## PROBLEMS AND TASKS
**A)** Using the book review that follows, decide whether each statement agrees with it: (i) The reviewer says the book has drawn wide notice among English-speaking readers. (ii) Both authors of the book are described as historians. (iii) The review presents the Wandervögel as sharing the pacifism of the hippies. Answer yes or no for each, and quote the deciding words of the review.
**B)** Write out the book review word for word, from "Eduard Gugenberger and" down to "in our discussion.".
**C)** Extend the book review, starting from the point where the text stops.

## TEXT PASSAGE
Eduard Gugenberger and Roman Schweidlenka. Mutter Erde, Magie und Politik. Zwischen Faschismus und Neuer Gesellschaft
(Vienna: Verlag für Gesellschaft, 1987.
Loren Goldner
A vast amassing of material on a very timely subject justifies a somewhat belated review of this book, which has thus far attracted little attention in the English-speaking world. The timely subject is the disconcerting link between certain currents of ecological politics in Germany (and to a lesser extent in Austria and Switzerland), the “New Age” ideologies these currents espouse, and their explicit or implicit connection to the politics of the extreme right. These connections have been noted before. But Gugenberger and Schweidlenka, both historians, have integrated their discussion with an unusually rich documentation. To what extent their overall attempt is successful will emerge in our discussion.
Over a decade before the emergence of “Green” politics in Western Europe and the U.S. in the late 1970s, a striking parallel had been noted between the burgeoning hippie counterculture and the German youth movement, or “Wandervögel,” of the 1900-1933 period. Perhaps most striking for this comparison were the writings of figures such as Walter Laqueur or Daniel Guerin, published well before the emergence of the hippies and with no specific contemporary parallels in mind. Like the Wandervögel, the hippie counterculture was a middle-class movement with a strong bent for rural idyll, communal life, folk music, Eastern religions and occultism, and a strong antipathy for modern cities, industrial society, and Enlightenment culture. The Wandervögel ideology was a perfect example of the assertion of Gemeinschaft against Gesellschaft. What troubled those who saw parallels between the Wandervögel and 1960s hippies was that the former had been recrüited en masse to the Nazi movement in the late 1920s and early 1930s. The strong nationalism of the Wandervögel, as opposed to the general pacifism and sympathy for oppressed peoples of the hippies seemed an important difference between the two epochs.

## INFORMATION PROVIDED
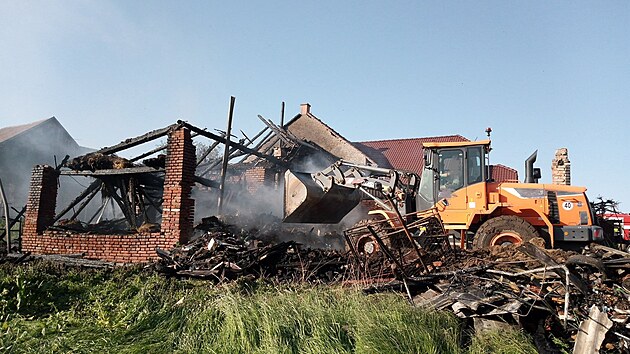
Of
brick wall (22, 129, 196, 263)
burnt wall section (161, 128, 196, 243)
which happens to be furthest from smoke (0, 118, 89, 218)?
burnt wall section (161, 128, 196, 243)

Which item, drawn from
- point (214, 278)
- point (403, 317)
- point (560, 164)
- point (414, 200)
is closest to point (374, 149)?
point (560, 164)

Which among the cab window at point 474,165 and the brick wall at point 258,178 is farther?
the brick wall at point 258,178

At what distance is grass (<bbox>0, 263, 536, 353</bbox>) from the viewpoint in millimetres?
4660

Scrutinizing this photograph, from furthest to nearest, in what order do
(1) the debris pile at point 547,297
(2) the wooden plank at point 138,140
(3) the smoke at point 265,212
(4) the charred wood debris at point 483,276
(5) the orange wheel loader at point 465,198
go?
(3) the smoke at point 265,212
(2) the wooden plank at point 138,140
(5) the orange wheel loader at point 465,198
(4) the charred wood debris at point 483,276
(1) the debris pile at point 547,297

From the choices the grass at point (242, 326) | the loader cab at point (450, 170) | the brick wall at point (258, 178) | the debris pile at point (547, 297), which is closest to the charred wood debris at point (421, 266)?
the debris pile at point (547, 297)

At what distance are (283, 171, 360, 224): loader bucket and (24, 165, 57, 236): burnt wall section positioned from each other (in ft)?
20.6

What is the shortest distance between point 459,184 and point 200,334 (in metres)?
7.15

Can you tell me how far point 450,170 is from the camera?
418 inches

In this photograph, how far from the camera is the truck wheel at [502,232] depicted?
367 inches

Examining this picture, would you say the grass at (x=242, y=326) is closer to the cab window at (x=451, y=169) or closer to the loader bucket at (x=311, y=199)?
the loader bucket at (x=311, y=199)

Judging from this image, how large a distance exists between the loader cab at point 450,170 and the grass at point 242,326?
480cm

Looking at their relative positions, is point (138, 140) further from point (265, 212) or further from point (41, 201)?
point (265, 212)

==

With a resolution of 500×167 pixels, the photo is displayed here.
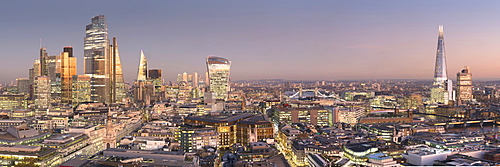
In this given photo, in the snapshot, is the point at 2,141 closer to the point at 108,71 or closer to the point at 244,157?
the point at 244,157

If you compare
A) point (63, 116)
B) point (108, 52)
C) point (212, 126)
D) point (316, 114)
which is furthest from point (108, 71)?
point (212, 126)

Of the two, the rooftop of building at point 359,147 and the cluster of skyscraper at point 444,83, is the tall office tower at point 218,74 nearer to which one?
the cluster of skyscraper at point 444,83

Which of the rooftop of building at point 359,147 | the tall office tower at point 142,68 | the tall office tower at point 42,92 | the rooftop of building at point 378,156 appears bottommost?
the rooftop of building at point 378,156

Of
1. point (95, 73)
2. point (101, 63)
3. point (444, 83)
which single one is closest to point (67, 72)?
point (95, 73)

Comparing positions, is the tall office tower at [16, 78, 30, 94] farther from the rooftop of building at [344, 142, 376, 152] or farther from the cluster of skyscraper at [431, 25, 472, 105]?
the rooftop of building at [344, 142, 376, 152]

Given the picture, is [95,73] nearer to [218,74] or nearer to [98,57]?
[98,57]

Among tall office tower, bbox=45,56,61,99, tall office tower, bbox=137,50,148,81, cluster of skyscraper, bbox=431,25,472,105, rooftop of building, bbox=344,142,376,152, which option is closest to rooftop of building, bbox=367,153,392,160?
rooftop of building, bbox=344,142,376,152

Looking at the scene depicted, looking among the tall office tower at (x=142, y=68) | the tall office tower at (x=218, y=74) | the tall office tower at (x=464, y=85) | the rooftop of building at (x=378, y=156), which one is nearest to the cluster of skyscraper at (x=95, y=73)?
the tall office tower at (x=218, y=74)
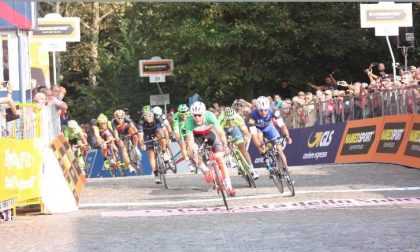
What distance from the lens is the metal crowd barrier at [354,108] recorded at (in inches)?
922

==

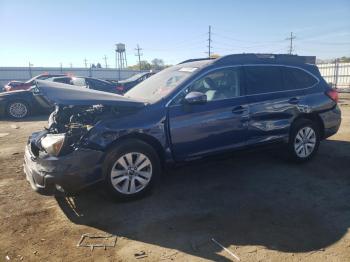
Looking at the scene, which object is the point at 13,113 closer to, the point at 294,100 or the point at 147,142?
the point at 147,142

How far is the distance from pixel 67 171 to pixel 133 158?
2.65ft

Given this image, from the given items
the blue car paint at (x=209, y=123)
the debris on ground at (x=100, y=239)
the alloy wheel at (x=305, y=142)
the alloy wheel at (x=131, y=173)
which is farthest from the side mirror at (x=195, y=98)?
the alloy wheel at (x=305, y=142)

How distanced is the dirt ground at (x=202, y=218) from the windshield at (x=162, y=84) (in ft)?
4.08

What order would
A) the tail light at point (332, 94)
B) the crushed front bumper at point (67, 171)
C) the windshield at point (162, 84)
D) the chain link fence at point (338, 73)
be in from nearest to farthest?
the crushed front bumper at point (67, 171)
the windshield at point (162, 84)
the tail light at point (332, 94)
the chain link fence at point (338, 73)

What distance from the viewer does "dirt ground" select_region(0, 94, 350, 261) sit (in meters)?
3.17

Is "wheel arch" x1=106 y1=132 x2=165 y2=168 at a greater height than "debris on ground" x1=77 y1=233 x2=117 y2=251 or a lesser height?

## RESULTS
**A)**
(i) No: "which has thus far attracted little attention in the English-speaking world"
(ii) Yes: "Gugenberger and Schweidlenka, both historians"
(iii) No: "The strong nationalism of the Wandervögel, as opposed to the general pacifism and sympathy for oppressed peoples of the hippies"

**B)**
Eduard Gugenberger and Roman Schweidlenka. Mutter Erde, Magie und Politik. Zwischen Faschismus und Neuer Gesellschaft
(Vienna: Verlag für Gesellschaft, 1987.
Loren Goldner
A vast amassing of material on a very timely subject justifies a somewhat belated review of this book, which has thus far attracted little attention in the English-speaking world. The timely subject is the disconcerting link between certain currents of ecological politics in Germany (and to a lesser extent in Austria and Switzerland), the “New Age” ideologies these currents espouse, and their explicit or implicit connection to the politics of the extreme right. These connections have been noted before. But Gugenberger and Schweidlenka, both historians, have integrated their discussion with an unusually rich documentation. To what extent their overall attempt is successful will emerge in our discussion.

**C)**
When Green politics succeeded the moribund New Left in Germany in the late 1970s, some of these parallels were once again underscored. Even today, both in the U.S. and in Germany, Nazism is understandably remembered first of all for massive repression against the left and the working class, statist economic regimentation, militarist expansionism, concentration camps, and antisemitism. But this vision of Nazism after 1933 has often eclipsed the memories of nature mysticism, occultism, primitivism, Orientalism, fascination with ancient matriarchy, and ecologism out of which many of the early Nazis emerged. A mood of what can only be called “New Age” ideology profoundly shaped Hitler, Himmler, and many lesser-known ideologues of Nazism and protofascism, as any portrait of pre-1914 Schwabing Bohemia can show. Undoubtedly one element in the present which clouds these memories is the weight of similar ideologies in contemporary culture. Particularly interesting are parallels between the downwardly mobile white-collar strata, above all students, of the late 1920s and early 1930s, and similar downwardly mobile strata in the Bundesrepublik who have supported the Greens.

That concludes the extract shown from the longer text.